Sementara AR diduga memiliki peran sebagai pemilik tangkahan tempat aktivitas pengolahan pasir berlangsung.
Dari tangan AR, polisi mengamankan satu unit telepon seluler Oppo Reno 8T dan satu unit mesin diesel pompa air merek Xingdong dengan berat sekitar 190 kilogram.
Seluruh barang bukti tersebut kini diamankan penyidik untuk kepentingan proses hukum dan penyidikan lebih lanjut.
AKBP Juleigtin Siahaan menegaskan, ketiga tersangka diproses berdasarkan ketentuan hukum yang berlaku.
“Atas perbuatannya, ketiga tersangka dipersangkakan melanggar Pasal 161 Undang-Undang Nomor 3 Tahun 2020 tentang Perubahan atas Undang-Undang Nomor 4 Tahun 2009 tentang Pertambangan Mineral dan Batubara,” tegasnya.
Pasal tersebut mengatur kegiatan pengangkutan dan/atau penjualan mineral atau batu bara yang tidak berasal dari pemegang izin yang sah.
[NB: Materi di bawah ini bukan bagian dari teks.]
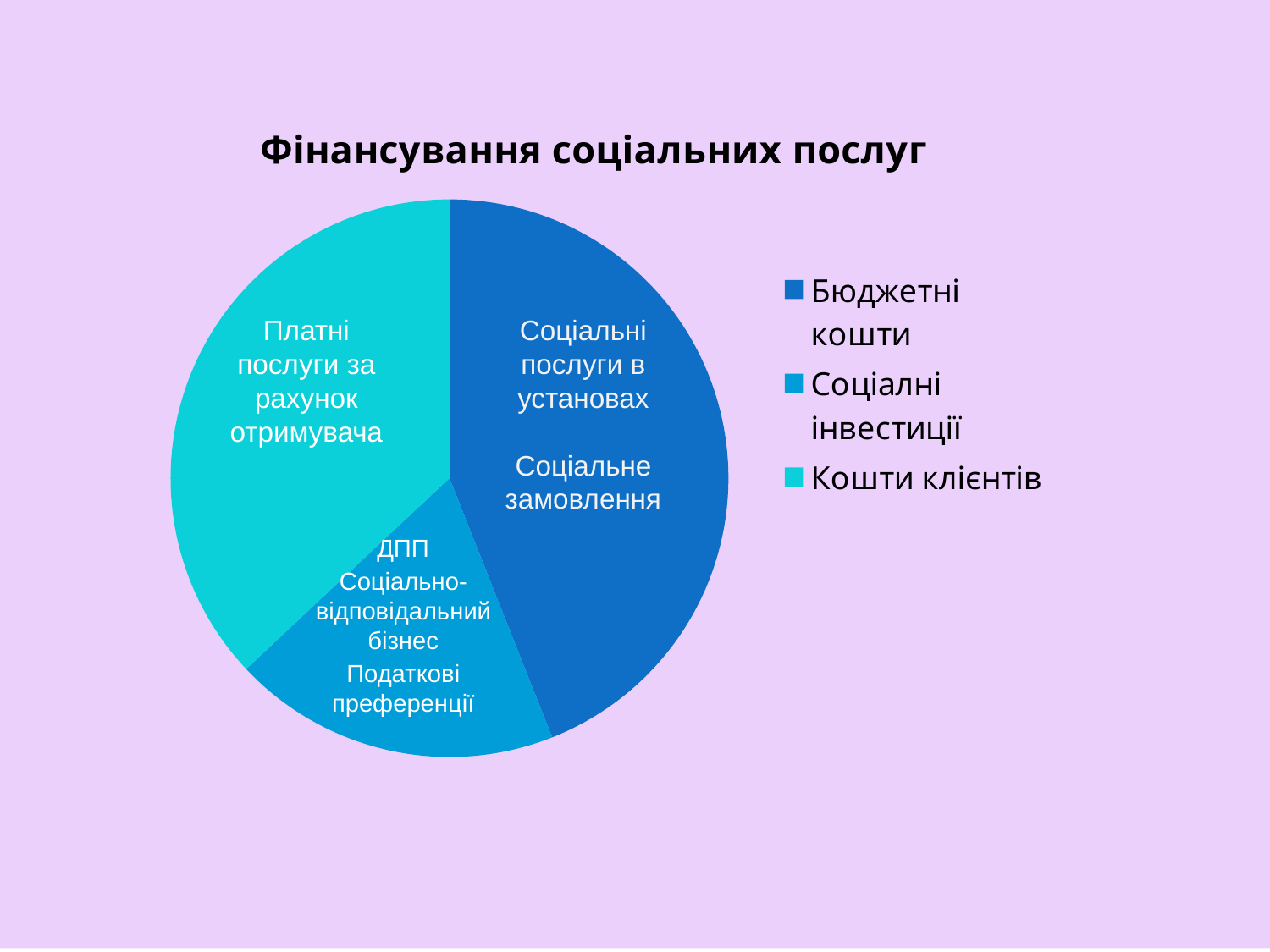
How many entries does the legend list? 3 Which legend entry is shown in the lightest (cyan) colour? Кошти клієнтів Which category has the smallest slice of the pie? Соціалні інвестиції What kind of chart is shown on the slide? Pie chart How many slices does the pie chart have? 3 What is the title of the chart? Фінансування соціальних послуг Which category has the largest slice of the pie? Бюджетні кошти Which slice is larger: Кошти клієнтів or Соціалні інвестиції? Кошти клієнтів Which slice is larger: Бюджетні кошти or Кошти клієнтів? Бюджетні кошти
Pelanggaran terhadap ketentuan tersebut dapat dikenakan pidana penjara paling lama lima tahun dan denda paling banyak Rp100 miliar.
Ditreskrimsus Polda Kepri memastikan proses hukum terhadap ketiga tersangka akan dilakukan secara profesional, transparan, dan akuntabel.
Kepolisian juga mengingatkan masyarakat agar tidak tergiur keuntungan dari aktivitas pertambangan ilegal. Pengangkutan maupun perdagangan mineral dan batu bara tanpa legalitas dapat berujung pada proses hukum.
Polda Kepri mengajak masyarakat ikut berperan dalam memberantas aktivitas ilegal dengan melaporkan setiap dugaan tindak pidana kepada kepolisian melalui layanan Polisi 110 yang aktif selama 24 jam dan dapat digunakan secara gratis.
Dari sebuah informasi masyarakat, aktivitas yang diduga ilegal berhasil dihentikan. Kini, tiga tersangka harus mempertanggungjawabkan dugaan perbuatannya di hadapan hukum, sementara seluruh barang bukti telah berada dalam penguasaan penyidik untuk mengungkap perkara tersebut secara tuntas.